I've collected data comparing the relative success of two different groups of participants on finding the answer to a difficult question. The problem is that not all the participants in the control group managed to reach the answer within the allotted time (30mins for both groups). However, all the participants in the experimental group managed to reach the answer in less than 30mins. The difference between the two groups is just shy of significant using a regular t-test with time as the dependent variable. However, this test excludes the data for the 3 participants in the control condition that didn't managed to solve the problem in the allotted time despite the fact that we know it would have taken them more than 30mins to solve the problem (seeing as they had yet to solve the problem before the 30 min time limit ended).

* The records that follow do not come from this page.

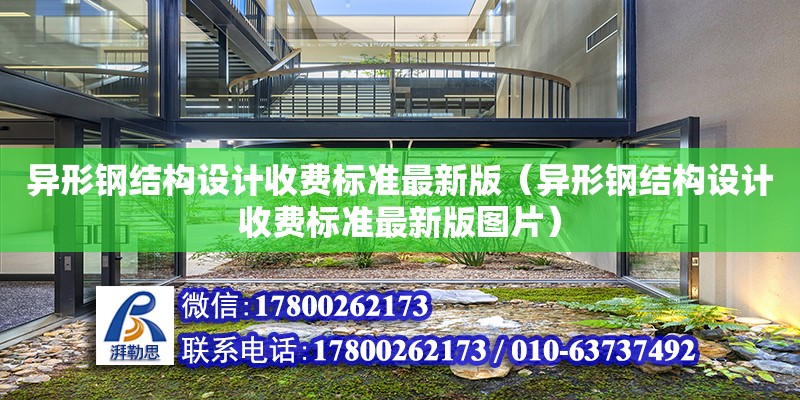 异形钢结构设计收费标准最新版（异形钢结构设计收费标准最新版图片）

湃勒思

微信:17800262173

联系电话:17800262173 / 010-63737492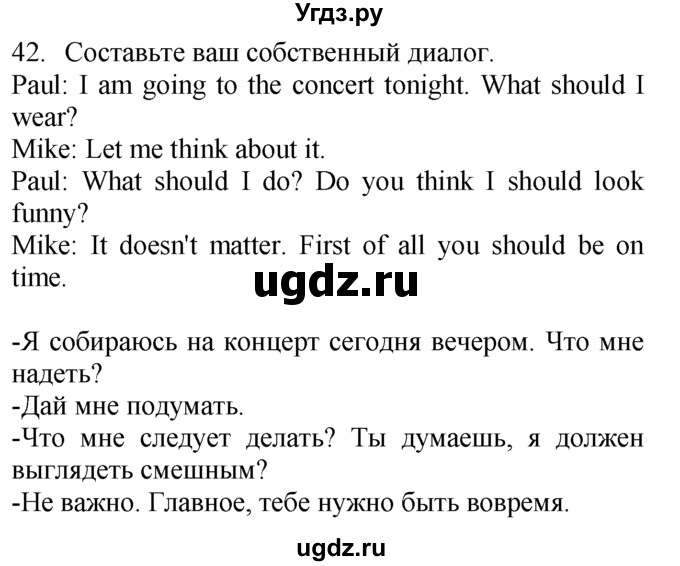 Угдз.ру

42. Составьте ваш собственный диалог.
Paul: I am going to the concert tonight. What should I wear?
Mike: Let me think about it.
Paul: What should I do? Do you think I should look funny?
Mike: It doesn't matter. First of all you should be on time.

ugdz.ru

-Я собираюсь на концерт сегодня вечером. Что мне надеть?
-Дай мне подумать.
-Что мне следует делать? Ты думаешь, я должен выглядеть смешным?
-Не важно. Главное, тебе нужно быть вовремя.

ugdz.ru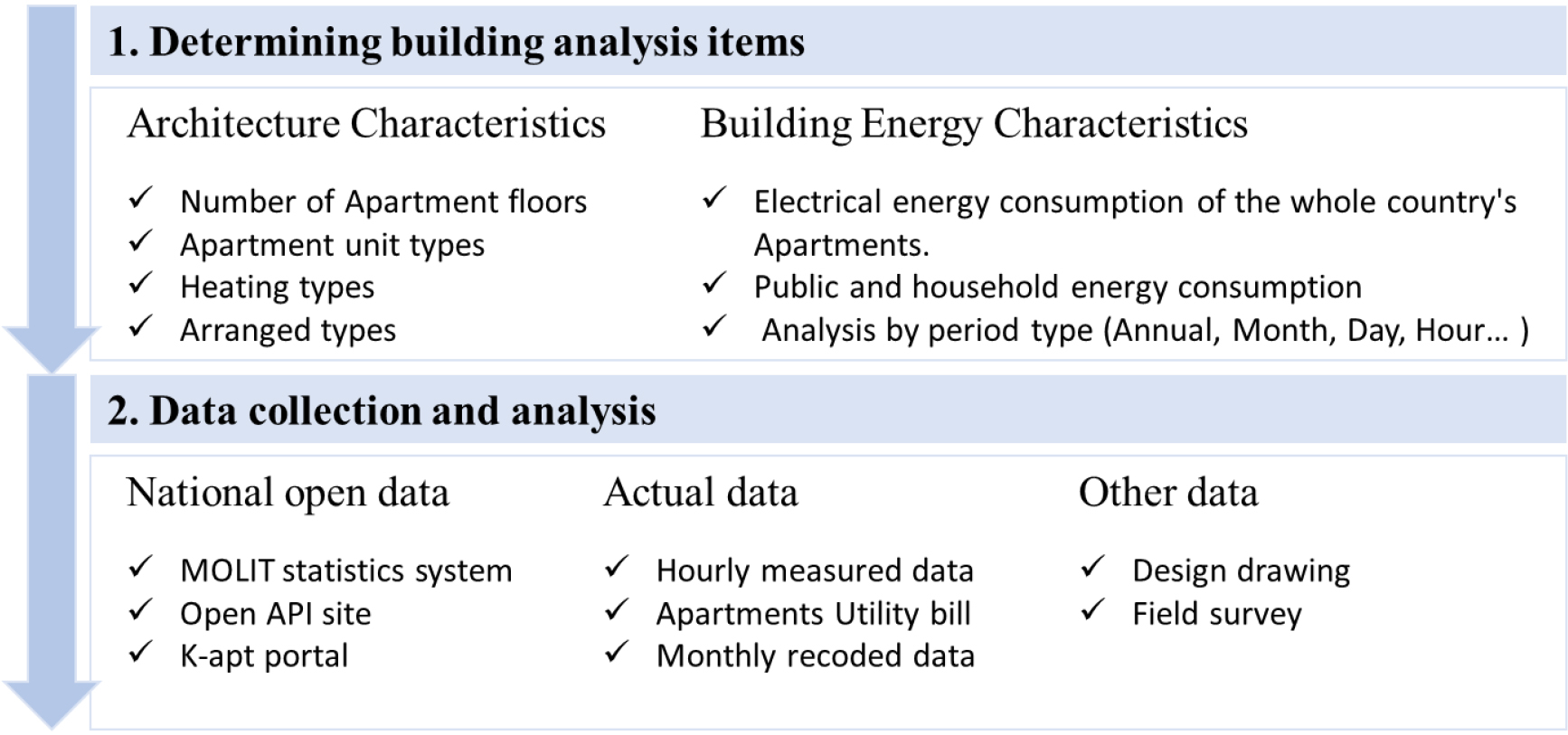 1. Determining building analysis items

Architecture Characteristics

✓ Number of Apartment floors
✓ Apartment unit types
✓ Heating types
✓ Arranged types

Building Energy Characteristics

✓ Electrical energy consumption of the whole country's Apartments.
✓ Public and household energy consumption
✓ Analysis by period type (Annual, Month, Day, Hour… )

2. Data collection and analysis

National open data

✓ MOLIT statistics system
✓ Open API site
✓ K-apt portal

Actual data

✓ Hourly measured data
✓ Apartments Utility bill
✓ Monthly recoded data

Other data

✓ Design drawing
✓ Field survey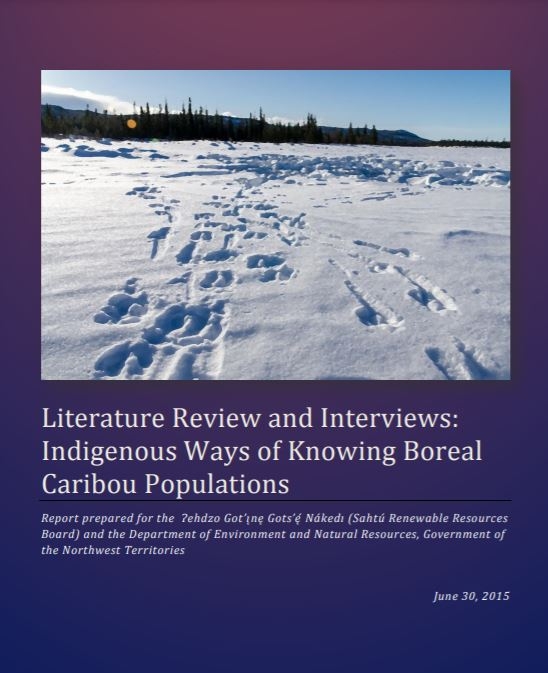 Literature Review and Interviews: Indigenous Ways of Knowing Boreal Caribou Populations

Report prepared for the ʔehdzo Got'ı̨nę Gots'ę́ Nákedı (Sahtú Renewable Resources Board) and the Department of Environment and Natural Resources, Government of the Northwest Territories

June 30, 2015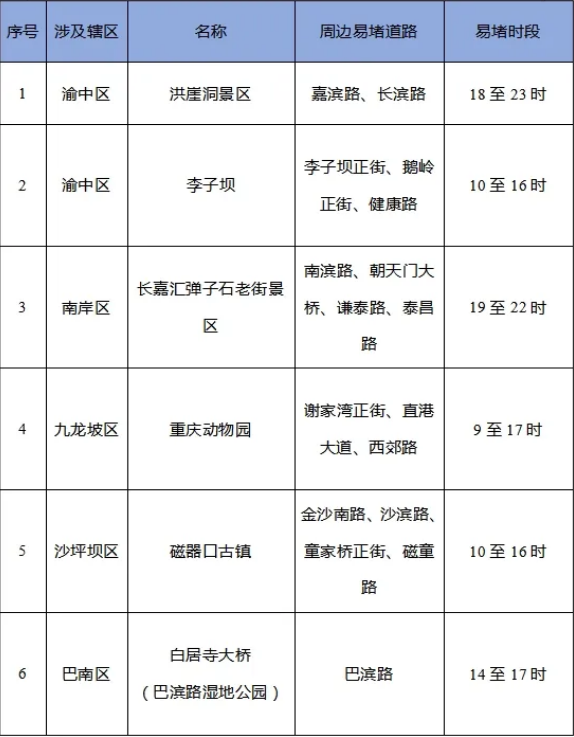 | 序号 | 涉及辖区 | 名称 | 周边易堵道路 | 易堵时段 |
|---|---|---|---|---|
| 1 | 渝中区 | 洪崖洞景区 | 嘉滨路、长滨路 | 18 至 23 时 |
| 2 | 渝中区 | 李子坝 | 李子坝正街、鹅岭正街、健康路 | 10 至 16 时 |
| 3 | 南岸区 | 长嘉汇弹子石老街景区 | 南滨路、朝天门大桥、谦泰路、泰昌路 | 19 至 22 时 |
| 4 | 九龙坡区 | 重庆动物园 | 谢家湾正街、直港大道、西郊路 | 9 至 17 时 |
| 5 | 沙坪坝区 | 磁器口古镇 | 金沙南路、沙滨路、童家桥正街、磁童路 | 10 至 16 时 |
| 6 | 巴南区 | 白居寺大桥（巴滨路湿地公园） | 巴滨路 | 14 至 17 时 |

Curious, I set each of these censored values to 30mins, performed a t-test, and my p-value dropped to 0.049, barely significant. However, this is under the presumption that each of these individuals in the control group would have reached the answer the instant the time limit was reached, which is obviously unlikely.
So I started checking out how to analyze censored data, but I hit a snag when I started looking into the assumptions behind the kaplan-meier survival analysis (which seemed like the most reasonable method for analyzing my data). It appears you're only allowed to use the kaplan-meier if there is an even degree of censoring between each of your groups, which is certainly not true for my group as the experimental group had no censoring at all. When I ran a log rank test anyways in SPSS I was even more stumped, the significance value for the was worse than my original t-test.
Am I using the right test? If not which kind of test should I use? I haven't really gotten deep into the mathematics behind survival analysis but I'd be happy to learn a bit. Any help would be appreciated.